- **Instrucciones y requisitos**: Actualiza el texto de todos los ítems: cambia "dark hat" por "black hat" y deja todo lo demás igual.

- **Datos mostrados**:

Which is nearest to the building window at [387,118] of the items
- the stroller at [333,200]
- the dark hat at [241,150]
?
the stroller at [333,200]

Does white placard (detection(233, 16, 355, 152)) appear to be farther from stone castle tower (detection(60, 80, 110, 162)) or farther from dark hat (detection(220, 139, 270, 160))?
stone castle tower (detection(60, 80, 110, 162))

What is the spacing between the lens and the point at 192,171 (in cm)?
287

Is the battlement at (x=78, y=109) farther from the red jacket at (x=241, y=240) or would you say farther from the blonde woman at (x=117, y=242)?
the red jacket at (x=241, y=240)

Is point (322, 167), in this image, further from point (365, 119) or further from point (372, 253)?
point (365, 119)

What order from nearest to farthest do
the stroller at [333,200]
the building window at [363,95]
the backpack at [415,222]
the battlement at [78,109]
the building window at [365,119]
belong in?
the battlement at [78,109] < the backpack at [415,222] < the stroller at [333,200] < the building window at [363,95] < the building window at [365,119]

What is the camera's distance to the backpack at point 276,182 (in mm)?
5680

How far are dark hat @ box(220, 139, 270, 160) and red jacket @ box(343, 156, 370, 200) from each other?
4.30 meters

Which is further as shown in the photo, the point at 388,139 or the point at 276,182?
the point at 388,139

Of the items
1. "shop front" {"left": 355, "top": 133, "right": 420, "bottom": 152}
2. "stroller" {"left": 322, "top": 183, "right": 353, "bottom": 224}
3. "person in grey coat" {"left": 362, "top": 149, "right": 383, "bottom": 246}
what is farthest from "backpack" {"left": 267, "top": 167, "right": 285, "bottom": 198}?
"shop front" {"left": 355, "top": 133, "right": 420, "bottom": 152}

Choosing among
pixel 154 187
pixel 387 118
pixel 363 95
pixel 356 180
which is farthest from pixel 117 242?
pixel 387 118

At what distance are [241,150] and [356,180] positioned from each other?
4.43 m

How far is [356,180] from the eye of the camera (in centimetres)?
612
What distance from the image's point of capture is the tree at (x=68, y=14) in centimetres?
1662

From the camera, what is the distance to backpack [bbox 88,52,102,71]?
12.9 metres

- **Respuesta a la tarea**:
Which is nearest to the building window at [387,118] of the items
- the stroller at [333,200]
- the black hat at [241,150]
?
the stroller at [333,200]

Does white placard (detection(233, 16, 355, 152)) appear to be farther from stone castle tower (detection(60, 80, 110, 162)) or farther from black hat (detection(220, 139, 270, 160))?
stone castle tower (detection(60, 80, 110, 162))

What is the spacing between the lens and the point at 192,171 (in cm)?
287

Is the battlement at (x=78, y=109) farther from the red jacket at (x=241, y=240) or would you say farther from the blonde woman at (x=117, y=242)?
the red jacket at (x=241, y=240)

Is point (322, 167), in this image, further from point (365, 119) or further from point (372, 253)?
point (365, 119)

What order from nearest to farthest do
the stroller at [333,200]
the building window at [363,95]
the backpack at [415,222]
the battlement at [78,109]
the building window at [365,119]
belong in?
the battlement at [78,109] < the backpack at [415,222] < the stroller at [333,200] < the building window at [363,95] < the building window at [365,119]

What is the camera's distance to the backpack at point 276,182 (in mm)?
5680

How far are black hat @ box(220, 139, 270, 160) and red jacket @ box(343, 156, 370, 200) from each other?
4.30 meters

Which is further as shown in the photo, the point at 388,139 or the point at 276,182?
the point at 388,139

Of the items
1. "shop front" {"left": 355, "top": 133, "right": 420, "bottom": 152}
2. "stroller" {"left": 322, "top": 183, "right": 353, "bottom": 224}
3. "person in grey coat" {"left": 362, "top": 149, "right": 383, "bottom": 246}
what is farthest from "backpack" {"left": 267, "top": 167, "right": 285, "bottom": 198}?
"shop front" {"left": 355, "top": 133, "right": 420, "bottom": 152}

Choosing among
pixel 154 187
pixel 387 118
pixel 363 95
pixel 356 180
which is farthest from pixel 117 242?
pixel 387 118

At what distance are [241,150] and [356,180] positioned from each other?
4.43 m

How far is [356,180] from the eye of the camera (in centimetres)?
612
What distance from the image's point of capture is the tree at (x=68, y=14) in centimetres?
1662

From the camera, what is the distance to backpack [bbox 88,52,102,71]?
12.9 metres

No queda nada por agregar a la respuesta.